Text section -

What I mean is, I sense a distinction between house and home. One is utility, the other is sentiment. One is the thing you miss when you miss food that is not microwavable or needs more than half an hour to prepare. The other is the thing you miss when you feel something tense and solid in your chest that hasn’t unwound in a very long time. One is missing a hot shower, the other is missing the same feeling, but which occurs when you find yourself lying splayed and unmoving on the carpet because who is going to judge you, Mom? Both, I guess, are forms of comfort.
As I emptied the car of my possessions, I felt a moment of liberation. This nothing that I feel, it isn’t so bad. I could pick up and travel through another country—many countries, a dozen countries!—without feeling regret or longing. I am untethered, unbound, I am free! I am a single human, unattached. For a moment I felt giddy. But as I filled up my new space with things, and my father hugged me and said goodbye, see you, the heaviness returned. I felt a loss incalculable, which I hadn’t felt in a very long time. The last time was a hospital: like a dorm, housing for utility’s sake. Residents circulate, no one stays for long. People passed me by carrying luggage, while images one by one made me very still: a book laying face down on its pages on the kitchen table, a broken video game controller that needs to be fixed, a picked-through gift basket from some party.
Under the palm tree, there is a tiny grave somewhere. Here, I grow certain of something. Maggie and I had knelt by the bird a long time. We said a prayer. Our hands were dirty and lay in our laps, but we felt calm. A gust of winter wind cuts through me, like a reminder that I should keep walking: this is not my property anymore. A few days ago I had, as they say, come home. I had felt the impulse to look at the house that I grew up in, and so I walked here, to stand in front of a home that is no longer mine. It is here that I remember a very specific feeling more vividly than anywhere else. For a moment, I am tethered; for a moment, something unwinds. The feeling is relief, and it is familiar.

Collected data:
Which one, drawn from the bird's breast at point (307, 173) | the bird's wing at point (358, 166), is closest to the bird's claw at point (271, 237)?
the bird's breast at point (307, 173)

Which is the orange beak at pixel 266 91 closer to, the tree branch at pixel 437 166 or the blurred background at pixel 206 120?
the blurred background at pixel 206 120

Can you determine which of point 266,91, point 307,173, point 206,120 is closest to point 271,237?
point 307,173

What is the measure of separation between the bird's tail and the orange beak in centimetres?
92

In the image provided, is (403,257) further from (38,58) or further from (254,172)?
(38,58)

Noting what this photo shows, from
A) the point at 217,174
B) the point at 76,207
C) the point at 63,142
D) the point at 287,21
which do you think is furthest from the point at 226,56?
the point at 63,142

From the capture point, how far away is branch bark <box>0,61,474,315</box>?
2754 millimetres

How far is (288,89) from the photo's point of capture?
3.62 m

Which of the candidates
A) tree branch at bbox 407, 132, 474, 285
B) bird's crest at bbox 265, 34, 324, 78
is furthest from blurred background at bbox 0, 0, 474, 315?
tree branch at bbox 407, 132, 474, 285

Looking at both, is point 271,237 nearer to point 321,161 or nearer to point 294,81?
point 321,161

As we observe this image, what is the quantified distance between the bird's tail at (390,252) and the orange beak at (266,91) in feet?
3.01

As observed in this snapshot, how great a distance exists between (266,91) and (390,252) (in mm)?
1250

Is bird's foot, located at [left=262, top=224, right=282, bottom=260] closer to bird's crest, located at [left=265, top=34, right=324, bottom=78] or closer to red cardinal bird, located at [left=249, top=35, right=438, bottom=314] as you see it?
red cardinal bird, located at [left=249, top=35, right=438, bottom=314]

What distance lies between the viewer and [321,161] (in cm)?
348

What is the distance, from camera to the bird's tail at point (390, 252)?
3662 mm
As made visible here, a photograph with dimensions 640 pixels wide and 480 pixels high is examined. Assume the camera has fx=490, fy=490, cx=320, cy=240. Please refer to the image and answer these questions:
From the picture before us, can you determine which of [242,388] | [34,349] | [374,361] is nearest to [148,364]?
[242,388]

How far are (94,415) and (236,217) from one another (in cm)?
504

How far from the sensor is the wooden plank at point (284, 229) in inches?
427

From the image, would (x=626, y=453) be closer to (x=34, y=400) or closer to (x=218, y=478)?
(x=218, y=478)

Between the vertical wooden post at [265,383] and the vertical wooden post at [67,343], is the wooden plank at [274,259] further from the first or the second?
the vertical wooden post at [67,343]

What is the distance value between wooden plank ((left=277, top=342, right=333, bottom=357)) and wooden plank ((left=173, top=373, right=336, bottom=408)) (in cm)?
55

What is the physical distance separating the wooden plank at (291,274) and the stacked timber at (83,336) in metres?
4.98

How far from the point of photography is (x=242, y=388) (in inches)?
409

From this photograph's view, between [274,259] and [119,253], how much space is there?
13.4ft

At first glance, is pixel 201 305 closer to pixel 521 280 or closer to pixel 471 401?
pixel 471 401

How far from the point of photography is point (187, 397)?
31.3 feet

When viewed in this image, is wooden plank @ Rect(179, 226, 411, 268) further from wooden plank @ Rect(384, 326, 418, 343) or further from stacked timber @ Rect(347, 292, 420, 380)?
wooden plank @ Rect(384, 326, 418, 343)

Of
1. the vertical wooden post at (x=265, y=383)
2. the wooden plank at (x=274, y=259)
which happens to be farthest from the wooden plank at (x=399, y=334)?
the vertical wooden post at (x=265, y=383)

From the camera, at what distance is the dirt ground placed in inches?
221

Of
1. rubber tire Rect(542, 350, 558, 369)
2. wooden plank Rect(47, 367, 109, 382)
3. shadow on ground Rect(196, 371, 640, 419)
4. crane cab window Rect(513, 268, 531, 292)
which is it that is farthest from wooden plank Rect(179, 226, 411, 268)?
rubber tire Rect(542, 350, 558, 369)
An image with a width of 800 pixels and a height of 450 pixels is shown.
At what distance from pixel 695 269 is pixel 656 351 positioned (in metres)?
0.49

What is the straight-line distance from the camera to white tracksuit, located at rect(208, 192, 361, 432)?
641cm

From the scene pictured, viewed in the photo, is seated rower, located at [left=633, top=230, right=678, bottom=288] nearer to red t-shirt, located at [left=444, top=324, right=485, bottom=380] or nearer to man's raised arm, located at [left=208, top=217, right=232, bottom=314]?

Try it -
Quote the passage of the essay on house and home from "As I emptied" up to and including "from some party.".

Answer to the problem -
As I emptied the car of my possessions, I felt a moment of liberation. This nothing that I feel, it isn’t so bad. I could pick up and travel through another country—many countries, a dozen countries!—without feeling regret or longing. I am untethered, unbound, I am free! I am a single human, unattached. For a moment I felt giddy. But as I filled up my new space with things, and my father hugged me and said goodbye, see you, the heaviness returned. I felt a loss incalculable, which I hadn’t felt in a very long time. The last time was a hospital: like a dorm, housing for utility’s sake. Residents circulate, no one stays for long. People passed me by carrying luggage, while images one by one made me very still: a book laying face down on its pages on the kitchen table, a broken video game controller that needs to be fixed, a picked-through gift basket from some party.